**Task:**
Search the entries below for the word "otherbird" and copy each line that has it.

[Stored data entries]
◆ ◆ ◆ ◆ ◆ ◆ ◆
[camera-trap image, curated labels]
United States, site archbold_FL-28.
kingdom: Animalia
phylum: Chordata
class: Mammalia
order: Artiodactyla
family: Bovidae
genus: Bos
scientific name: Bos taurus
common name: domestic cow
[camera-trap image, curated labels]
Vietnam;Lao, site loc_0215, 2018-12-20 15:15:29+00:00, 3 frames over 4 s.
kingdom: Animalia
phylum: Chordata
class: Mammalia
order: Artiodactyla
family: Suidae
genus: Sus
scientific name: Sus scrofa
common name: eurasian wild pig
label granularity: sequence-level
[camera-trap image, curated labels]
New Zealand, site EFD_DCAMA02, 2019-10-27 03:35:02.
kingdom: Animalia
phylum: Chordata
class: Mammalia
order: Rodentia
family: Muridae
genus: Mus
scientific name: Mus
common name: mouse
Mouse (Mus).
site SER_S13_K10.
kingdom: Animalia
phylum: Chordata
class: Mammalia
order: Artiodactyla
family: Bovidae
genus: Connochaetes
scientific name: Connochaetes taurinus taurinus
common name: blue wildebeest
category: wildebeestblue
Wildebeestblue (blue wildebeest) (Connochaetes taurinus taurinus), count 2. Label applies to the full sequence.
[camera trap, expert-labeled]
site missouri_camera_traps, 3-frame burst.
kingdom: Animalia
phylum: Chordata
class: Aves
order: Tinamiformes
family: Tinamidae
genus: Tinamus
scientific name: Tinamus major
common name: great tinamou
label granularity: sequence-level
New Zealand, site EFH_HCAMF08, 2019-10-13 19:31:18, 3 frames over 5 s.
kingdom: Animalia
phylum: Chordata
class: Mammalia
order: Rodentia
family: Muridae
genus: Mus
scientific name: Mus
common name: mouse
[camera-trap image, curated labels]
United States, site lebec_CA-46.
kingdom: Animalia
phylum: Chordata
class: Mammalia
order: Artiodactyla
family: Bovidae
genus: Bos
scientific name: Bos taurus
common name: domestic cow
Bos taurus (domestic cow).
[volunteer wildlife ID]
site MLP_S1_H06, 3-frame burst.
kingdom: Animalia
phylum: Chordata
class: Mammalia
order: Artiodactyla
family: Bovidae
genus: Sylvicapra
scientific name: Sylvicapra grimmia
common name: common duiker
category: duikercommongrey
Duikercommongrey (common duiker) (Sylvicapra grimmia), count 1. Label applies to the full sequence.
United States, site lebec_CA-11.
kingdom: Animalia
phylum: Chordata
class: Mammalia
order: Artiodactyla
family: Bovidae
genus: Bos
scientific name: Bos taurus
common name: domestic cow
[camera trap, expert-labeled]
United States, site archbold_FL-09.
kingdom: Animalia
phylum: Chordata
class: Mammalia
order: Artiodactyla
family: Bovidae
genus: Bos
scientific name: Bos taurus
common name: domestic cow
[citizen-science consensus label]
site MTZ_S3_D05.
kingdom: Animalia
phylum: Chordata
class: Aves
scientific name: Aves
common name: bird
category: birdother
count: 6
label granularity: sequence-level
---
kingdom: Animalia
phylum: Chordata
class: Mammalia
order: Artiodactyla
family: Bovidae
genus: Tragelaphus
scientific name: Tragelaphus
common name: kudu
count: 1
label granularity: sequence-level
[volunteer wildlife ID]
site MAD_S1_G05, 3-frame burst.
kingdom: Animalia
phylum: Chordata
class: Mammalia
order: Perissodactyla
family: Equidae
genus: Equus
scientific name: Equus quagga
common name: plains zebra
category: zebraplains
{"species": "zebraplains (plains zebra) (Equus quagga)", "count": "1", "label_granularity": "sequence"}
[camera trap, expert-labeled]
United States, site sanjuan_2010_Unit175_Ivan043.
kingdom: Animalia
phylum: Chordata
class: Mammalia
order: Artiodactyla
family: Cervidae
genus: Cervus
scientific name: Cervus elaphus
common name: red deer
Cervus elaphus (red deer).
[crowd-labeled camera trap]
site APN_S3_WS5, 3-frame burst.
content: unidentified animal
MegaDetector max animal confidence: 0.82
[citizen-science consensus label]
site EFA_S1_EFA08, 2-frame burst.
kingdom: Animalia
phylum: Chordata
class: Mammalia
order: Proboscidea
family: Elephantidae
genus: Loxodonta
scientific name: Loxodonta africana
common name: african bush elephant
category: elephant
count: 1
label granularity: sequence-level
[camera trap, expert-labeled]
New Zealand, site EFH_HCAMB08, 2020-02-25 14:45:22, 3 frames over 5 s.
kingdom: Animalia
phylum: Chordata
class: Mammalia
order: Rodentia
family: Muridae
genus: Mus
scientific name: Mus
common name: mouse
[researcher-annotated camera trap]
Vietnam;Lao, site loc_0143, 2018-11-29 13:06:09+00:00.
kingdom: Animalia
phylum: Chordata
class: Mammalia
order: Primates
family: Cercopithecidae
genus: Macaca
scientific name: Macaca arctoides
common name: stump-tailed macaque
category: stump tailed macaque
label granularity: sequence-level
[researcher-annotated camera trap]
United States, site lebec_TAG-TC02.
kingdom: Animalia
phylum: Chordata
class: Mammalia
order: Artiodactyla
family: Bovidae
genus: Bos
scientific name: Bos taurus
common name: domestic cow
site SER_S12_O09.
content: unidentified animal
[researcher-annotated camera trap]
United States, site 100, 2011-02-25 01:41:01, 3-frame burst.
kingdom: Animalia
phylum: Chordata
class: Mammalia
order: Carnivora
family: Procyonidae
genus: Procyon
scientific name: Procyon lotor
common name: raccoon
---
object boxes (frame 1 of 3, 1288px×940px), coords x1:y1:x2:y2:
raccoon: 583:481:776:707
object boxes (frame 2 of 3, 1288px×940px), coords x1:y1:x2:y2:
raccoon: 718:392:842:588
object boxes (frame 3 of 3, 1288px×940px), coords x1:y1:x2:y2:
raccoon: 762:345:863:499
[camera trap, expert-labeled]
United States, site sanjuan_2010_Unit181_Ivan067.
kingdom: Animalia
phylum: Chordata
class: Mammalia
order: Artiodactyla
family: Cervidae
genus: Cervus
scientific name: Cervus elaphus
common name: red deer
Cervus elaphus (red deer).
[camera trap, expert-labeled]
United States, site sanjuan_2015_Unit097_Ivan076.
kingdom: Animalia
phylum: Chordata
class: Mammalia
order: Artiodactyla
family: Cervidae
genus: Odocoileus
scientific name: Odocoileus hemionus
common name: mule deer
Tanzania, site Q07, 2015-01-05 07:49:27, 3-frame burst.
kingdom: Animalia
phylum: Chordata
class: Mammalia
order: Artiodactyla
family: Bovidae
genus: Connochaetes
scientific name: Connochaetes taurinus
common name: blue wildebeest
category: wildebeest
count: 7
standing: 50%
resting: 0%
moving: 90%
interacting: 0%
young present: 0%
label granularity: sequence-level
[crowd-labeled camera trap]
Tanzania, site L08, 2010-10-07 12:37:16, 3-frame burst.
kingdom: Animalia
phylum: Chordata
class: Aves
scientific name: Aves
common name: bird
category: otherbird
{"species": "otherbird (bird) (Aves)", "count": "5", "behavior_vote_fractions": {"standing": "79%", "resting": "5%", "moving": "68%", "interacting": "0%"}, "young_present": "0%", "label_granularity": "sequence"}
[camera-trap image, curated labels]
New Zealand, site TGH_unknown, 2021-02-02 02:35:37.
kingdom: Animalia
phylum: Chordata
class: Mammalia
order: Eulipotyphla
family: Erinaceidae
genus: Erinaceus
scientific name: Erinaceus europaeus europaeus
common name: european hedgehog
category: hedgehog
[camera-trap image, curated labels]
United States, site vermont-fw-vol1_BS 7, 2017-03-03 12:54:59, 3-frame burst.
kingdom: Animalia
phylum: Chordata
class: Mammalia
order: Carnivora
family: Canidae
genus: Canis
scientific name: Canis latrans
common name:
◆ ◆ ◆ ◆ ◆ ◆ ◆
**Output of the exercise:**
category: otherbird
{"species": "otherbird (bird) (Aves)", "count": "5", "behavior_vote_fractions": {"standing": "79%", "resting": "5%", "moving": "68%", "interacting": "0%"}, "young_present": "0%", "label_granularity": "sequence"}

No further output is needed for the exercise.